Join us for the launch of A Force for Good? Reflections on Neutrality and the Future of Irish Defence taking place online on Tuesday, June 20th, at 11am. Register here
The first meeting of the Government’s ‘Consultative Forum on International Security’ will take place in UCC on June 22nd, and Afri is warning that there’s a real risk of Ireland further compromising our neutrality and getting dragged into NATO without the consent of the Irish people.
Time and time again, the people of Ireland have expressed their wishes to avoid becoming part of the global military industrial complex. Our history of colonisation and wars such as those in Iraq and Afghanistan, show why we should stand our ground and instead remain an independent and neutral voice for peacemaking in the world, something we are already cherished for.
It’s increasingly clear that the Government is moving to bring us closer into the global war machine and the devastation it reeks. The world needs investment in peacemaking, education, diplomacy, and not the trillions spent to inflict murder, mayhem and environmental destruction while adding to the plight of refugees worldwide.
Join us for the launch of A Force for Good? Reflections on Neutrality and the Future of Irish Defence. The book is a collection of essays by people with long and deep experience of working for peace and against militarism at every level from academic to activist, on this island and in the wider world. Contributors include Nobel Peace Prizewinner Máiréad Maguire; UCC Emeritus Professor John Maguire; Dr Karen Devine of DCU; Dr Iain Atack, formerly of TCD; Carol Fox of the Peace and Neutrality Alliance; and `Tarak Kauff, former paratrooper with the US Army and now active member of Veterans for Peace.
The book is a vital contribution to the discussion on the importance of Irish neutrality and its role as the bedrock of Irish foreign and defence policy. Even today – especially today – as war rages in so many areas around the world and as two nuclear-armed ‘superpowers’ actively engage in a proxy war, the world urgently needs voices calling for, and countries working towards, de-escalation, demilitarisation and disarmament.
The Economist magazine recently described Ireland as ‘having a good claim to be the world’s most diplomatically powerful country’, is ideally placed – historically and geographically – to be that voice.

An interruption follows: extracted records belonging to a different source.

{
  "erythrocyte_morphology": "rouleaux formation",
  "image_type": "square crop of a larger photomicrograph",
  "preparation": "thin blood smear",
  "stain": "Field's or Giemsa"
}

But instead of seizing this opportunity, the Government is increasingly abandoning our neutrality and throwing in its lot with some of the world’s most aggressive military powers”.
How can our Government and Establishment plan to celebrate the Irish peace process and the 25th anniversary of the Belfast/Good Friday agreement when they’ve abandoned the very values of patient, peaceful conflict resolutions which underpinned that process, flowing from Article 29 of Bunreacht na hÉireann?
Despite the constant hallowing out and demeaning of neutrality, we will continue to defend this proud and practical policy and to demand that the militaristically minded minority respect the will of the people on this critically important issue. We owe it to our children to challenge the reckless addiction to war and violence, which wreaks havoc on human beings as well as on the natural world and even threatens the destruction of our planet.